Dal Recovery Fund in arrivo ingenti finanziamenti per ambiziosi obiettivi. Ma da chi saranno gestiti? E attraverso quali procedure? Dal 2021, oltre agli aiuti per la ripresa post-covid, l’Italia dovrà gestire – e saper ben spendere – i fondi strutturali europei e le risorse della politica di coesione. Una sfida complessa, per molti versi inedita, che richiederà una capacità amministrativa totalmente rinnovata.

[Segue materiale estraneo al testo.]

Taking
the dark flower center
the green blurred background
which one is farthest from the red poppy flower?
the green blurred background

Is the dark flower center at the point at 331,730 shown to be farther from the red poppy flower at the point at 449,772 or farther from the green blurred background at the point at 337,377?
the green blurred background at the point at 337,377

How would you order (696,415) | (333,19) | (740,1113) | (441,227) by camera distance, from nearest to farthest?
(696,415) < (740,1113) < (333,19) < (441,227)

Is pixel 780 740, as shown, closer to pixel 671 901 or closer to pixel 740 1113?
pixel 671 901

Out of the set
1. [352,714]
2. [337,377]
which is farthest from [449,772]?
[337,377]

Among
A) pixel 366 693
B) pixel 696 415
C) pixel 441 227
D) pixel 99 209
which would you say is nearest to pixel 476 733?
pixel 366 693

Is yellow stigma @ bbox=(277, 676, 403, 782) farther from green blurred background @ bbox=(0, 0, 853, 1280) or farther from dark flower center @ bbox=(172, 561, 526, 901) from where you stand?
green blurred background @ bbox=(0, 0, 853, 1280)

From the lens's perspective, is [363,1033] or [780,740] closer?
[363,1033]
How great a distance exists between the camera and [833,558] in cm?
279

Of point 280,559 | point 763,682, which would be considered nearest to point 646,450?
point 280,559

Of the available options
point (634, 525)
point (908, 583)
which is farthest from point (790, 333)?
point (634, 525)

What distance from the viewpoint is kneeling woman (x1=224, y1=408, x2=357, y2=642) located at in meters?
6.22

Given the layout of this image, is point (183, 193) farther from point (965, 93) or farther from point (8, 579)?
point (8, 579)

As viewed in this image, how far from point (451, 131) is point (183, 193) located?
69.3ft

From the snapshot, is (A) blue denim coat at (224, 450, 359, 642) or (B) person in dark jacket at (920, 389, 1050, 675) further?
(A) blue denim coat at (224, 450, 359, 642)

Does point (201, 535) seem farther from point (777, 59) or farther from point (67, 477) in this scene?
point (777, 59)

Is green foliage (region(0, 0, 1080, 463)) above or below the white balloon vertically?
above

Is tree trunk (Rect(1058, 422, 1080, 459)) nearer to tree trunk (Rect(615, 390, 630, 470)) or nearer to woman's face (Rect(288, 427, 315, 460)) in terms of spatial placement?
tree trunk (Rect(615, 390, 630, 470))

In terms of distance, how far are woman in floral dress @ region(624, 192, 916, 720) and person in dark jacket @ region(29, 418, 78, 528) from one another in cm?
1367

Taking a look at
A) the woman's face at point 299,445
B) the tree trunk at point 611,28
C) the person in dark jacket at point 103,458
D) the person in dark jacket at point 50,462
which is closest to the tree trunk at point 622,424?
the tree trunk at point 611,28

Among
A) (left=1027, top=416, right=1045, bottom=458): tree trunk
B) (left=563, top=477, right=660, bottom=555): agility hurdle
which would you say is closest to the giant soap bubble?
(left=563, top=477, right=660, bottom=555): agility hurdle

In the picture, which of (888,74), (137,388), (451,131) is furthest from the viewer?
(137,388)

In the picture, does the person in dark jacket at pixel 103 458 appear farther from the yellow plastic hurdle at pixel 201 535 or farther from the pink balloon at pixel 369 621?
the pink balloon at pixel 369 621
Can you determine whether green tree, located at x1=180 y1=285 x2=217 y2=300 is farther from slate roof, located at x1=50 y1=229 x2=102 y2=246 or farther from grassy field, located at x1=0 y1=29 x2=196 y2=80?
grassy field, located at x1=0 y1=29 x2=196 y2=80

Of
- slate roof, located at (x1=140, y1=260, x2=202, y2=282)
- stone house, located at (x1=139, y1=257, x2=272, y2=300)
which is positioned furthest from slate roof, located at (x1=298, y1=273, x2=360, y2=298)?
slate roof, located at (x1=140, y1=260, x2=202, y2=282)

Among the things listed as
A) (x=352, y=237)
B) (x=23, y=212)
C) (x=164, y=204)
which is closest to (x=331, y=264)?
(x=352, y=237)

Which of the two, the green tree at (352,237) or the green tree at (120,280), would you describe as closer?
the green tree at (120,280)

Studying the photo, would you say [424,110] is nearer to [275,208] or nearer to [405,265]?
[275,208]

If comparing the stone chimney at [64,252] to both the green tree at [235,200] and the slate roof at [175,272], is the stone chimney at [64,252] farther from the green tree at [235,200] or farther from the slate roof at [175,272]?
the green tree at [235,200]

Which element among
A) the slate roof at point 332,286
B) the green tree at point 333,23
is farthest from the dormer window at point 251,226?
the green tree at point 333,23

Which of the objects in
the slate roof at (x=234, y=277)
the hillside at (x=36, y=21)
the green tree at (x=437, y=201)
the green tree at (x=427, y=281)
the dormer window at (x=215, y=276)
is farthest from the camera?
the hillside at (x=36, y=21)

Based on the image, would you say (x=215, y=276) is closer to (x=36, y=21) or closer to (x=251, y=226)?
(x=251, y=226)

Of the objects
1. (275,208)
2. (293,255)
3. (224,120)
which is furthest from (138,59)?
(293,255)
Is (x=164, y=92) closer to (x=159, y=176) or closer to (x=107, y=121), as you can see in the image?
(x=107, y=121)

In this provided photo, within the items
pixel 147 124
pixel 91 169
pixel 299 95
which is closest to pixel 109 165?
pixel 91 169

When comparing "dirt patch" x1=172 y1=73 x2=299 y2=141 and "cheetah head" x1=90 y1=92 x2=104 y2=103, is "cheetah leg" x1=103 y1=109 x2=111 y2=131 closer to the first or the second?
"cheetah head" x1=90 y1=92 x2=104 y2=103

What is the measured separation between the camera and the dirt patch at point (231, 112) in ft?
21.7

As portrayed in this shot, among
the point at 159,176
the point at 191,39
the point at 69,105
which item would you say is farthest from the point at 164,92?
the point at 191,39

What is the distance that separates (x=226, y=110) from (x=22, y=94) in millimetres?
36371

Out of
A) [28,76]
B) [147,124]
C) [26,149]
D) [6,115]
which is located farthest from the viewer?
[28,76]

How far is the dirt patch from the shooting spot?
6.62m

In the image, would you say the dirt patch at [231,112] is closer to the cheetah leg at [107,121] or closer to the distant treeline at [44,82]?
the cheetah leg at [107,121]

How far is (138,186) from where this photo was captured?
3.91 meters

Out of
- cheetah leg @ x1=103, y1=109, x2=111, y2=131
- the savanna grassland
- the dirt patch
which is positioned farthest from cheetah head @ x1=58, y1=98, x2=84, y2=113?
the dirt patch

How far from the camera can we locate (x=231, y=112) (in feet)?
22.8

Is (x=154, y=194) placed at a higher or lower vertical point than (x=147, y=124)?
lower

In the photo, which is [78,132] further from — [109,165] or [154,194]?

Non sarà semplice. Spesso, i fondi Ue sono utilizzati dai Paesi solo in parte. Ancor più con il varo del Recovery fund, 672.5 miliardi per il rilancio economico, nessuno Stato può permettersi ritardi, inefficienze e che queste somme finiscano nelle mani sbagliate.
Questioni che riguardano da vicino l’Italia. Un campanello d’allarme è la capacità di spesa delle risorse comunitarie finora espressa. Il Belpaese ha speso solo il 40% – 29 su 72 mld – dei fondi strutturali, previsti nel periodo 2014-2020, destinati ad investimenti regionali e nazionali. Un 40% gonfiato – per giunta – dagli esborsi per la pandemia. Colpa di squilibri territoriali (pesanti i ritardi di spesa in alcune regioni), norme macchinose sugli appalti pubblici e lentezza amministrativa.

Tuttavia, i soldi non spesi si possono recuperare: oltre ai 209 miliardi del Recovery Fund, l’Italia dovrà così gestire – e usare entro tre anni – proprio i 43 miliardi derivanti dai fondi strutturali, scaduti nel 2020 ma non ancora utilizzati. Sul tavolo anche i finanziamenti che giungeranno dalla politica di coesione 2021-2027. Tre diversi strumenti in concomitanza. Insomma, un banco di prova dove le criticità nella gestione dei finanziamenti europei rischiano di diventare un cappio al collo per l’Italia.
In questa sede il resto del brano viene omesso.